Michael Feldman wrote:
> <shrug> I've had _some_ book users tell me they found an ANSI.SYS
> in their NT installation. Go figure. Microsoft, blah-blah.
I just checked my C:\WinnNT\System32 directory, and it is in there,
with the same date-time stamp as most of the rest of WinNT. If you run
Command.Com as the shell, the old DOS command processor -- not WinNT's
CMD.EXE, isn't it possible to get Ansi.Sys to work correctly
with 16-bit code? Maybe that is why it is there.

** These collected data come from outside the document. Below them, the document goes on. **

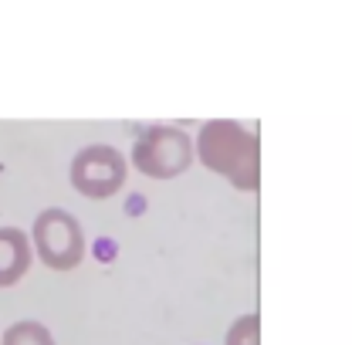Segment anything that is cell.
<instances>
[{"label": "cell", "mask_w": 352, "mask_h": 345, "mask_svg": "<svg viewBox=\"0 0 352 345\" xmlns=\"http://www.w3.org/2000/svg\"><path fill=\"white\" fill-rule=\"evenodd\" d=\"M34 247L47 267L54 271H72L78 267L85 258V234H82V223L68 210H44L34 220Z\"/></svg>", "instance_id": "2"}, {"label": "cell", "mask_w": 352, "mask_h": 345, "mask_svg": "<svg viewBox=\"0 0 352 345\" xmlns=\"http://www.w3.org/2000/svg\"><path fill=\"white\" fill-rule=\"evenodd\" d=\"M197 149H200V159L207 170L223 172L237 190H258V176H261V142L258 135L237 122H227V119H217V122H207L200 129V139H197Z\"/></svg>", "instance_id": "1"}, {"label": "cell", "mask_w": 352, "mask_h": 345, "mask_svg": "<svg viewBox=\"0 0 352 345\" xmlns=\"http://www.w3.org/2000/svg\"><path fill=\"white\" fill-rule=\"evenodd\" d=\"M190 156H193V146H190V135H183L173 126H153V129H142L135 146H132V163L135 170L146 172V176H156V179H170L190 166Z\"/></svg>", "instance_id": "3"}, {"label": "cell", "mask_w": 352, "mask_h": 345, "mask_svg": "<svg viewBox=\"0 0 352 345\" xmlns=\"http://www.w3.org/2000/svg\"><path fill=\"white\" fill-rule=\"evenodd\" d=\"M72 183L78 193L95 197V200L112 197L126 183V156L112 146H102V142L85 146L72 163Z\"/></svg>", "instance_id": "4"}, {"label": "cell", "mask_w": 352, "mask_h": 345, "mask_svg": "<svg viewBox=\"0 0 352 345\" xmlns=\"http://www.w3.org/2000/svg\"><path fill=\"white\" fill-rule=\"evenodd\" d=\"M227 345H261V322L258 315H244L230 325L227 332Z\"/></svg>", "instance_id": "7"}, {"label": "cell", "mask_w": 352, "mask_h": 345, "mask_svg": "<svg viewBox=\"0 0 352 345\" xmlns=\"http://www.w3.org/2000/svg\"><path fill=\"white\" fill-rule=\"evenodd\" d=\"M0 345H54L51 339V332L38 325V322H17V325H10L7 332H3V339Z\"/></svg>", "instance_id": "6"}, {"label": "cell", "mask_w": 352, "mask_h": 345, "mask_svg": "<svg viewBox=\"0 0 352 345\" xmlns=\"http://www.w3.org/2000/svg\"><path fill=\"white\" fill-rule=\"evenodd\" d=\"M28 271H31V244L24 230L0 227V288L17 285Z\"/></svg>", "instance_id": "5"}]
</instances>
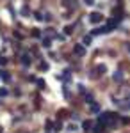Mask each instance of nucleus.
Listing matches in <instances>:
<instances>
[{
  "instance_id": "f257e3e1",
  "label": "nucleus",
  "mask_w": 130,
  "mask_h": 133,
  "mask_svg": "<svg viewBox=\"0 0 130 133\" xmlns=\"http://www.w3.org/2000/svg\"><path fill=\"white\" fill-rule=\"evenodd\" d=\"M73 51H75L77 55H84V53H86V48H84L82 44H75V48H73Z\"/></svg>"
},
{
  "instance_id": "f03ea898",
  "label": "nucleus",
  "mask_w": 130,
  "mask_h": 133,
  "mask_svg": "<svg viewBox=\"0 0 130 133\" xmlns=\"http://www.w3.org/2000/svg\"><path fill=\"white\" fill-rule=\"evenodd\" d=\"M89 20L93 21V23H98V21H102V14H100V12H93Z\"/></svg>"
},
{
  "instance_id": "7ed1b4c3",
  "label": "nucleus",
  "mask_w": 130,
  "mask_h": 133,
  "mask_svg": "<svg viewBox=\"0 0 130 133\" xmlns=\"http://www.w3.org/2000/svg\"><path fill=\"white\" fill-rule=\"evenodd\" d=\"M112 14L116 16V20H121V5L114 7V9H112Z\"/></svg>"
},
{
  "instance_id": "20e7f679",
  "label": "nucleus",
  "mask_w": 130,
  "mask_h": 133,
  "mask_svg": "<svg viewBox=\"0 0 130 133\" xmlns=\"http://www.w3.org/2000/svg\"><path fill=\"white\" fill-rule=\"evenodd\" d=\"M21 64H27V66L30 64V57L27 55V53H23V55H21Z\"/></svg>"
},
{
  "instance_id": "39448f33",
  "label": "nucleus",
  "mask_w": 130,
  "mask_h": 133,
  "mask_svg": "<svg viewBox=\"0 0 130 133\" xmlns=\"http://www.w3.org/2000/svg\"><path fill=\"white\" fill-rule=\"evenodd\" d=\"M103 126H105V124L98 123V124H96V126H94V131H96V133H103Z\"/></svg>"
},
{
  "instance_id": "423d86ee",
  "label": "nucleus",
  "mask_w": 130,
  "mask_h": 133,
  "mask_svg": "<svg viewBox=\"0 0 130 133\" xmlns=\"http://www.w3.org/2000/svg\"><path fill=\"white\" fill-rule=\"evenodd\" d=\"M39 69L46 71V69H48V64H46V62H39Z\"/></svg>"
},
{
  "instance_id": "0eeeda50",
  "label": "nucleus",
  "mask_w": 130,
  "mask_h": 133,
  "mask_svg": "<svg viewBox=\"0 0 130 133\" xmlns=\"http://www.w3.org/2000/svg\"><path fill=\"white\" fill-rule=\"evenodd\" d=\"M0 76H2L4 80H9V75H7V71H0Z\"/></svg>"
},
{
  "instance_id": "6e6552de",
  "label": "nucleus",
  "mask_w": 130,
  "mask_h": 133,
  "mask_svg": "<svg viewBox=\"0 0 130 133\" xmlns=\"http://www.w3.org/2000/svg\"><path fill=\"white\" fill-rule=\"evenodd\" d=\"M96 71H100L98 75H103V73H105V66H98V68H96Z\"/></svg>"
},
{
  "instance_id": "1a4fd4ad",
  "label": "nucleus",
  "mask_w": 130,
  "mask_h": 133,
  "mask_svg": "<svg viewBox=\"0 0 130 133\" xmlns=\"http://www.w3.org/2000/svg\"><path fill=\"white\" fill-rule=\"evenodd\" d=\"M43 46L48 48V46H50V39H43Z\"/></svg>"
},
{
  "instance_id": "9d476101",
  "label": "nucleus",
  "mask_w": 130,
  "mask_h": 133,
  "mask_svg": "<svg viewBox=\"0 0 130 133\" xmlns=\"http://www.w3.org/2000/svg\"><path fill=\"white\" fill-rule=\"evenodd\" d=\"M32 36H34V37H39L41 34H39V30H36V29H34V30H32Z\"/></svg>"
},
{
  "instance_id": "9b49d317",
  "label": "nucleus",
  "mask_w": 130,
  "mask_h": 133,
  "mask_svg": "<svg viewBox=\"0 0 130 133\" xmlns=\"http://www.w3.org/2000/svg\"><path fill=\"white\" fill-rule=\"evenodd\" d=\"M82 126H84V128H91V121H84Z\"/></svg>"
},
{
  "instance_id": "f8f14e48",
  "label": "nucleus",
  "mask_w": 130,
  "mask_h": 133,
  "mask_svg": "<svg viewBox=\"0 0 130 133\" xmlns=\"http://www.w3.org/2000/svg\"><path fill=\"white\" fill-rule=\"evenodd\" d=\"M0 96H7V91L5 89H0Z\"/></svg>"
}]
</instances>
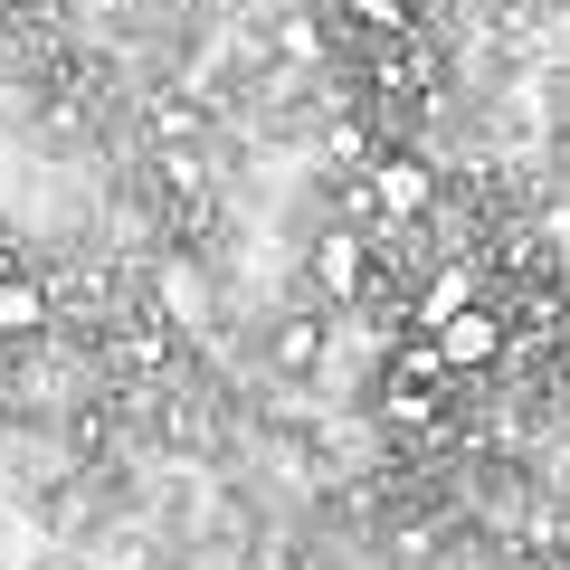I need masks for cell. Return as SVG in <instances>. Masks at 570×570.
I'll return each instance as SVG.
<instances>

Back when I used software that relied on Ansi.Sys, I thought it was a
particularly bad idea. Besides being slow, it was way to easy to
attempt, for example, to display the contents of a file that contained
an escape character. That would usually lead to severe user
disorientation and scrambling of the screen. If the bad data set the
blink attribute, it was horrendous.
I suppose that when you use Ansi.Sys in teaching, your approach would
be to show how to encapsulate the output functions in a package that
always knew whether it was sending data or escape sequences,
and that the module would be sure to filter the data to preclude the
mistake of trying to display any escape characters.
IOW, I like strong typing, and comingling data and control information
in the same stream is excusable only because the Ansi.Sys API requires
it, but the rest of the program shouldn't know about that.